***** SUPPLIED MATERIAL *****
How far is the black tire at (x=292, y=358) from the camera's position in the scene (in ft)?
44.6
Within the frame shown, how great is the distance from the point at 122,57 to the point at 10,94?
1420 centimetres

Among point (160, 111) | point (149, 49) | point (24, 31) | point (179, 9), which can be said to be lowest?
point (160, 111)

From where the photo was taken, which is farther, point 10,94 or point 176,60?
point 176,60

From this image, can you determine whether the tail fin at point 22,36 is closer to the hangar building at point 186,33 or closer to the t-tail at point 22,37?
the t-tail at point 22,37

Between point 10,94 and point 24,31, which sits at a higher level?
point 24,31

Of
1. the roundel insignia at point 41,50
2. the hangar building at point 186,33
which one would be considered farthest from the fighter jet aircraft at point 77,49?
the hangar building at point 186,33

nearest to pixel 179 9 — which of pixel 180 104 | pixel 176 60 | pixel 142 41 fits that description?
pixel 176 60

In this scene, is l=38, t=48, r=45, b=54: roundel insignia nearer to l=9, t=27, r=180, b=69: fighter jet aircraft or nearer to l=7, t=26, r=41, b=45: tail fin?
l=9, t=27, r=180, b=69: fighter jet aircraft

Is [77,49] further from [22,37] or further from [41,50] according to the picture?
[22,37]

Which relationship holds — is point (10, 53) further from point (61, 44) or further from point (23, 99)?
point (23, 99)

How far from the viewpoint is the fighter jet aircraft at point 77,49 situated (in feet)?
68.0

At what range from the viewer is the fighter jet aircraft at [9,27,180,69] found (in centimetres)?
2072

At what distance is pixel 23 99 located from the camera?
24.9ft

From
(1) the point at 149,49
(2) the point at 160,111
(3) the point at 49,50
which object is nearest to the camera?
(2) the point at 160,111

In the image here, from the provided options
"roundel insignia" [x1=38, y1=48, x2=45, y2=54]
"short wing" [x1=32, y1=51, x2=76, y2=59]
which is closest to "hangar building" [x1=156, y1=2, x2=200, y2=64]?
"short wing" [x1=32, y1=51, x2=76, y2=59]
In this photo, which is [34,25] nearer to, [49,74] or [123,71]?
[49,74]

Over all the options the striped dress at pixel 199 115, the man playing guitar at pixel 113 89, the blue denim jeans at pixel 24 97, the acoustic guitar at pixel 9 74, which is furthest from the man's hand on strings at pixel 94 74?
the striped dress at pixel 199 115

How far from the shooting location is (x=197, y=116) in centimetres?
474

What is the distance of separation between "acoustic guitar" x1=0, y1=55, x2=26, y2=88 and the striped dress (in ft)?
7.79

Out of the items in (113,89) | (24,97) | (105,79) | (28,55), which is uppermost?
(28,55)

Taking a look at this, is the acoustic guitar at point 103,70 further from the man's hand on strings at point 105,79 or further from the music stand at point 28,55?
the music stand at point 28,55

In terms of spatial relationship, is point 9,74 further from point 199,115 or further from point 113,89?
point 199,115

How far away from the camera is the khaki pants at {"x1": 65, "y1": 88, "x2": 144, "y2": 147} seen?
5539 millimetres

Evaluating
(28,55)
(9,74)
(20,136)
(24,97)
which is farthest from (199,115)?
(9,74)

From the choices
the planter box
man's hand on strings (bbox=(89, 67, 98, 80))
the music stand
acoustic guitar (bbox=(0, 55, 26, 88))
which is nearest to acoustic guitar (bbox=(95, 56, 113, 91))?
*****
STATED EXERCISE —
Rewrite the lines of the listing, starting with the line containing "How far away" and going on through the last line of the listing, as a Markdown table with the columns Row and Listing line. Number each line and leave out the blank ones.

FULL ANSWER —
| Row | Listing line |
|---|---|
| 1 | How far away from the camera is the khaki pants at {"x1": 65, "y1": 88, "x2": 144, "y2": 147} seen? |
| 2 | 5539 millimetres |
| 3 | Evaluating |
| 4 | (28,55) |
| 5 | (9,74) |
| 6 | (20,136) |
| 7 | (24,97) |
| 8 | which is farthest from (199,115)? |
| 9 | (9,74) |
| 10 | From the choices |
| 11 | the planter box |
| 12 | man's hand on strings (bbox=(89, 67, 98, 80)) |
| 13 | the music stand |
| 14 | acoustic guitar (bbox=(0, 55, 26, 88)) |
| 15 | which is nearest to acoustic guitar (bbox=(95, 56, 113, 91))? |